In deze zaak heeft de Centrale Raad van Beroep op 12 november 2024 uitspraak gedaan in hoger beroep tegen een eerdere uitspraak van de rechtbank Amsterdam. De appellant, die een Tozo-uitkering ontving, had diverse inkomsten uit uitzendwerk, leenovereenkomsten en gokactiviteiten niet gemeld, waardoor hij de inlichtingenverplichting uit artikel 17 van de Participatiewet (PW) heeft geschonden. Het college van burgemeester en wethouders van Amsterdam heeft op basis van deze niet-gemelde inkomsten besloten tot herziening, intrekking en terugvordering van de Tozo-bijstand. De rechtbank had het beroep van de appellant tegen dit besluit ongegrond verklaard, waarna de appellant in hoger beroep ging.

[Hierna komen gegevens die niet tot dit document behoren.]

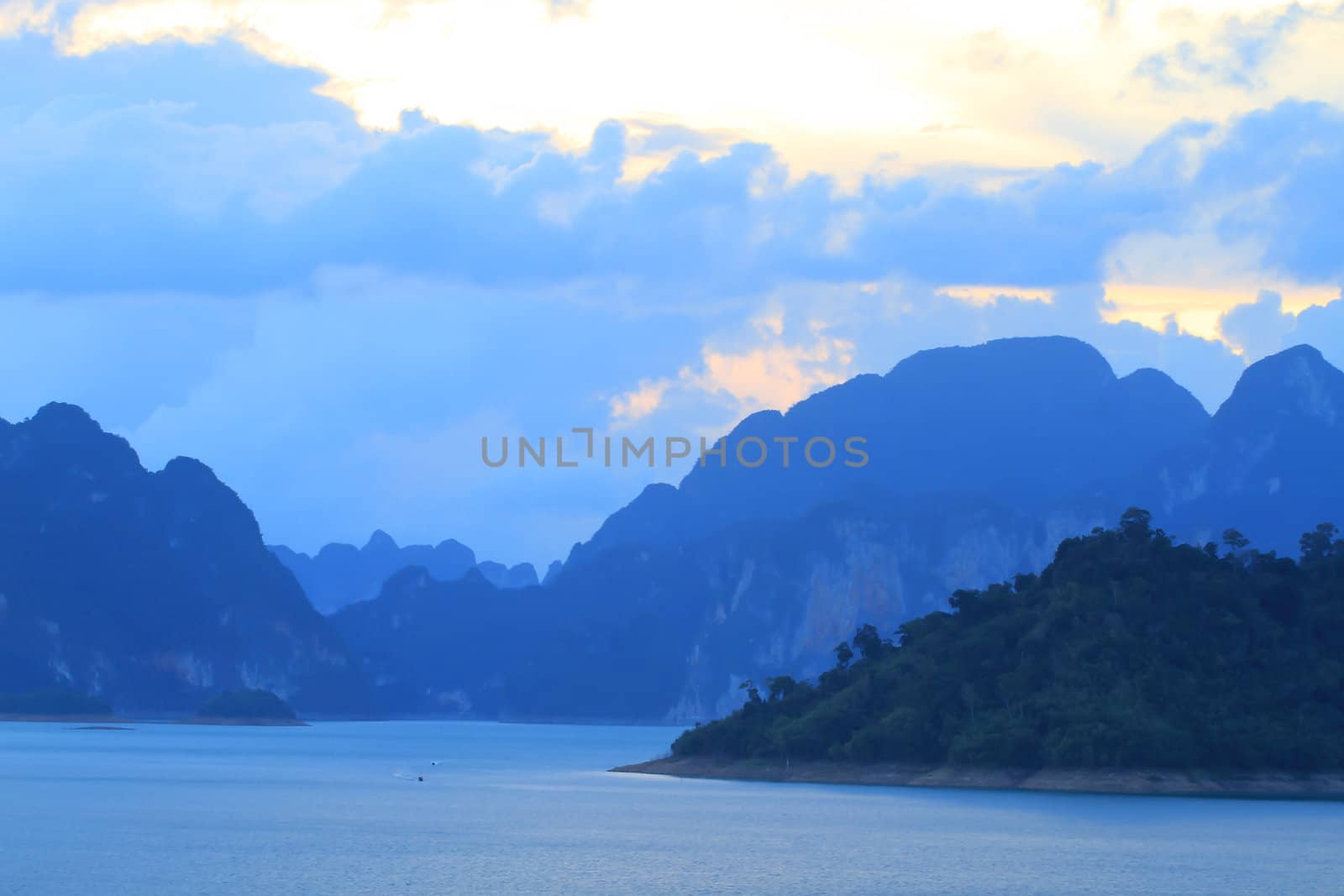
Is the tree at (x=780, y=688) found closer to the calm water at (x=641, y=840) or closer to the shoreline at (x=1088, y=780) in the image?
the shoreline at (x=1088, y=780)

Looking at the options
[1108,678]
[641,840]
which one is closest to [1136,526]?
[1108,678]

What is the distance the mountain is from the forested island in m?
0.16

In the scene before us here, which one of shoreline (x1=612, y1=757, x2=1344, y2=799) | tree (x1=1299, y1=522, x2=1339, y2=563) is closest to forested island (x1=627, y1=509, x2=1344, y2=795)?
shoreline (x1=612, y1=757, x2=1344, y2=799)

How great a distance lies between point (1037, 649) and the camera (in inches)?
5669

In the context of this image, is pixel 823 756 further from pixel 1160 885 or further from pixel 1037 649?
pixel 1160 885

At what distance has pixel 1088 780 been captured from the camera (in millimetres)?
130750

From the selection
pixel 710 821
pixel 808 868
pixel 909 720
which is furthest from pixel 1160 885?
pixel 909 720

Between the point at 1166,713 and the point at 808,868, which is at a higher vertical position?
the point at 1166,713

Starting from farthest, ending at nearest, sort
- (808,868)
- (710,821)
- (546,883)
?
→ (710,821)
(808,868)
(546,883)

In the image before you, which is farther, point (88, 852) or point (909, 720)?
point (909, 720)

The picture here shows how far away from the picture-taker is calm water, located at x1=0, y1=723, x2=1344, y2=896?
79.4 m

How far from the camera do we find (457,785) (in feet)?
497

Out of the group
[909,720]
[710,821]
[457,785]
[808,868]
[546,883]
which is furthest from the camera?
[457,785]

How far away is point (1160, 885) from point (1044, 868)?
20.6 ft
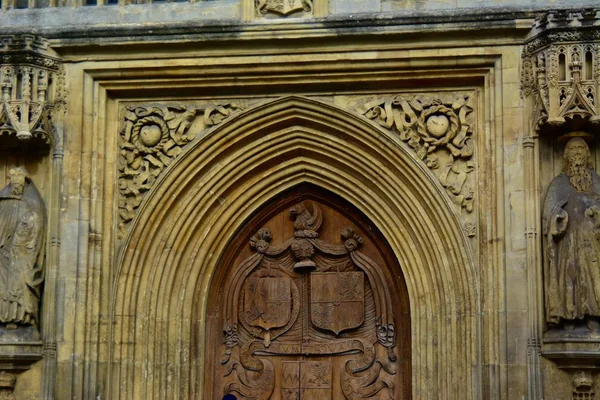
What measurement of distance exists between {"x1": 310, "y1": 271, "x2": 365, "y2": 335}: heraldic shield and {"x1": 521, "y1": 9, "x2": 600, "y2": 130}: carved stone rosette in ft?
8.20

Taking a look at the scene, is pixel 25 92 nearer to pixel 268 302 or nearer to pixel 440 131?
pixel 268 302

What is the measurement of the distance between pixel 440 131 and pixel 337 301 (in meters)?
2.01

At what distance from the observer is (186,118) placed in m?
11.4

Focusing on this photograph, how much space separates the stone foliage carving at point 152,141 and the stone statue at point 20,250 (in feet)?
2.79

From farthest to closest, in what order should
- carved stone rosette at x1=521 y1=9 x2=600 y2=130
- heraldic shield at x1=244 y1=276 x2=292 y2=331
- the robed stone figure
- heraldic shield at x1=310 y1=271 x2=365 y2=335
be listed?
1. heraldic shield at x1=244 y1=276 x2=292 y2=331
2. heraldic shield at x1=310 y1=271 x2=365 y2=335
3. carved stone rosette at x1=521 y1=9 x2=600 y2=130
4. the robed stone figure

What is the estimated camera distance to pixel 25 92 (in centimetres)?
1099

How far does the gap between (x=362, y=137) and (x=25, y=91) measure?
330 cm

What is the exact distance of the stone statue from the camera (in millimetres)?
10797

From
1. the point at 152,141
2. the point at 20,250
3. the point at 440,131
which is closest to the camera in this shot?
the point at 20,250

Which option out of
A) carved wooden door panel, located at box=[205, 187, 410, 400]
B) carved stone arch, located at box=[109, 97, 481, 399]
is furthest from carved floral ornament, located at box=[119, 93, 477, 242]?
carved wooden door panel, located at box=[205, 187, 410, 400]

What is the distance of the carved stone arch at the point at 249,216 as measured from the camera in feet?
36.0

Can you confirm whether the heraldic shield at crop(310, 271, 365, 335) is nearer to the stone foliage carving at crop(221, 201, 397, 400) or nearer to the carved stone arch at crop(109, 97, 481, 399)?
the stone foliage carving at crop(221, 201, 397, 400)

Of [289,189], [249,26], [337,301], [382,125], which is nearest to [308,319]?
[337,301]

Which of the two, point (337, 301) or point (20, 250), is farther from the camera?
point (337, 301)
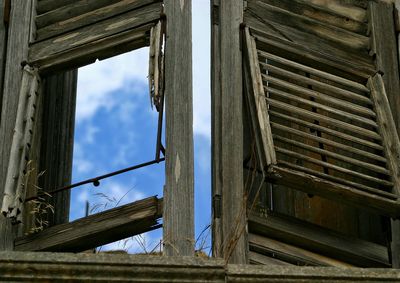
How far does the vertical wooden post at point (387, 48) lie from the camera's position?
1093cm

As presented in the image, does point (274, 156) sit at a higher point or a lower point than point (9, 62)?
lower

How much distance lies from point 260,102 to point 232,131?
262 mm

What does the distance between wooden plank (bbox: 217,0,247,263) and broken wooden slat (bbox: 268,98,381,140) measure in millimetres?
256

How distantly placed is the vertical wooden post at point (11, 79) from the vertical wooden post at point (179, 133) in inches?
40.1

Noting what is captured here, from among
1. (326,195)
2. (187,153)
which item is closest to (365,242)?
(326,195)

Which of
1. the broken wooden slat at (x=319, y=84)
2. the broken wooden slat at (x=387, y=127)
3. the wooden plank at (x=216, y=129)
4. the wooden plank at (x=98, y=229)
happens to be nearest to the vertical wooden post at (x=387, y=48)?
the broken wooden slat at (x=387, y=127)

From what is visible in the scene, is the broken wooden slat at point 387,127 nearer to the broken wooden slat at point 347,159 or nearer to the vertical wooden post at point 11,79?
the broken wooden slat at point 347,159

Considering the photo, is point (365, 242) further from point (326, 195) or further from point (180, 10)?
point (180, 10)

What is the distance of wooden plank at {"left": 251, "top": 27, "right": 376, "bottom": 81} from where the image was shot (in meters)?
10.6

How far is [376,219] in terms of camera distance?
11133mm

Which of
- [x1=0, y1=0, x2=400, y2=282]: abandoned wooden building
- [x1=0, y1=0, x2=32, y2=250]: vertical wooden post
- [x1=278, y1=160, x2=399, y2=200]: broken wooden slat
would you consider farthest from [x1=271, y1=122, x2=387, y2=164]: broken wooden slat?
[x1=0, y1=0, x2=32, y2=250]: vertical wooden post

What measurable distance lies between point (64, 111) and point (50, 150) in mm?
355

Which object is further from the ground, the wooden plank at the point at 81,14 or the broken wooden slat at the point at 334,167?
the wooden plank at the point at 81,14

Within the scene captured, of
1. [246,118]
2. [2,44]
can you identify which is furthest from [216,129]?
[2,44]
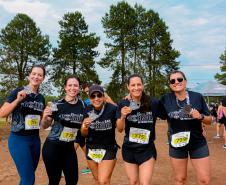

De Centrale Raad bevestigde de uitspraak van de rechtbank en oordeelde dat de beroepsgrond van de appellant, dat een Tozo-uitkering anders is dan een uitkering op grond van de PW, niet slaagde. De Raad benadrukte dat artikel 78f van de PW de basis vormt voor de Tozo en dat de bepalingen van de PW van toepassing zijn, tenzij expliciet anders is bepaald in de Tozo. De Raad stelde vast dat de appellant redelijkerwijs had moeten begrijpen dat zijn inkomsten van belang waren voor zijn recht op Tozo-bijstand en dat hij hierover navraag had kunnen doen.
De Raad verwierp ook de stelling van de appellant dat hij te goeder trouw had gehandeld en dat het onbillijk was om geconfronteerd te worden met de vorderingen. De inlichtingenverplichting is een geobjectiveerde verplichting, waarbij verwijtbaarheid geen rol speelt. De Raad concludeerde dat het hoger beroep niet slaagde, wat betekende dat de appellant geen vergoeding voor proceskosten en griffierecht ontving. De terugvordering van de ten onrechte of tot een te hoog bedrag gemaakte kosten van bijstand, tot een totaalbedrag van € 12.445,78, bleef in stand.